--- Exercise description ---
Do these statements agree with the interview below? Answer yes or no for each, quoting the words from the interview that decide it.
1. Hawaii's captive insurance legislation dates from 1986.
2. Shimomoto says Hawaii treats licence count as the main measure of its success.
3. Shimomoto is a partner at Goodsill Anderson Quinn & Stifel.

Paul Shimomoto, president of the Hawaii Captive Insurance Council, explains how the Aloha State is building on its experience to continue being a captive domicile of choice
With captive insurance legislation originating in 1986, Hawaii is one of the oldest and most established captive domiciles in the US. The success of the state has been built on a conservative but relaxed approach, with a positive attitude to problem solving. However, with more states competing for captive business, the Aloha State’s captive insurance industry is remaining proactive. To find out more, Captive Review spoke to Paul B. Shimomoto, partner at Goodsill Anderson Quinn & Stifel and president of the Hawaii Captive Insurance Council (HCIC).
Captive Review (CR): As a captive domicile, how has Hawaii been growing in recent years? What trends have you seen in the companies forming captives in the state?
Paul Shimomoto (PS): When assessing growth, there’s a tendency to overemphasise licence count as the pre-eminent measure of a captive domicile’s success. In Hawaii, we consider this metric, but our mantra has historically been “slow and steady wins the race;” or at least “it keeps you in the race”. It’s a measured approach to growth, and by extension, how we tend to define “success”.

--- Recorded data ---

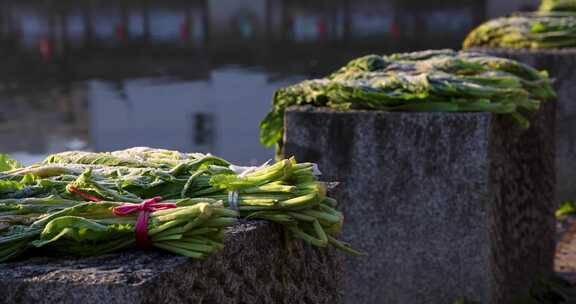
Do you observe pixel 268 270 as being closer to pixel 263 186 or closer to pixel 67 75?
pixel 263 186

--- Reply to the task ---
1. Yes: "With captive insurance legislation originating in 1986"
2. No: "In Hawaii, we consider this metric, but our mantra has historically been “slow and steady wins the race;”"
3. Yes: "Paul B. Shimomoto, partner at Goodsill Anderson Quinn & Stifel"